Problem requirements
Summarize the page text about Elizabeth Letts in two sentences.

= Elizabeth Letts =

American author

Elizabeth Letts is an American author.

== Biography ==
Elizabeth Letts was born on June 23, 1961, in Houston, Texas. She grew up in Southern California. As a teenager, she was a competitive equestrian three-day eventer. She attended Northfield Mount Hermon School and Yale College where she majored in History. She served in the Peace Corps in Morocco.

She is the author of multiple books, including Quality of Care; Family Planning; The Butter Man; The Eighty-Dollar Champion: Snowman the Horse that Inspired a Nation, a #1 New York Times bestseller.;, The Perfect Horse: The Daring U.S. Mission to Rescue the Priceless Stallions Kidnapped by the Nazis, which reached #5 on the New York Times bestseller list; Finding Dorothy; and The Ride of Her Life. Elizabeth Letts also writes women's fiction under the pen name Nora Carroll.

Source material
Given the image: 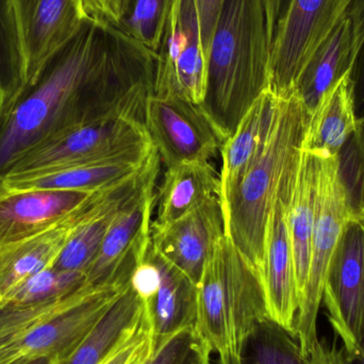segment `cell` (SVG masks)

Output of the exercise
Elizabeth Letts is an American author who was born on June 23, 1961, in Houston, Texas, grew up in Southern California, studied history at Yale College, and served in the Peace Corps in Morocco. Her books include The Eighty-Dollar Champion, a #1 New York Times bestseller, and The Perfect Horse, and she also writes women's fiction as Nora Carroll.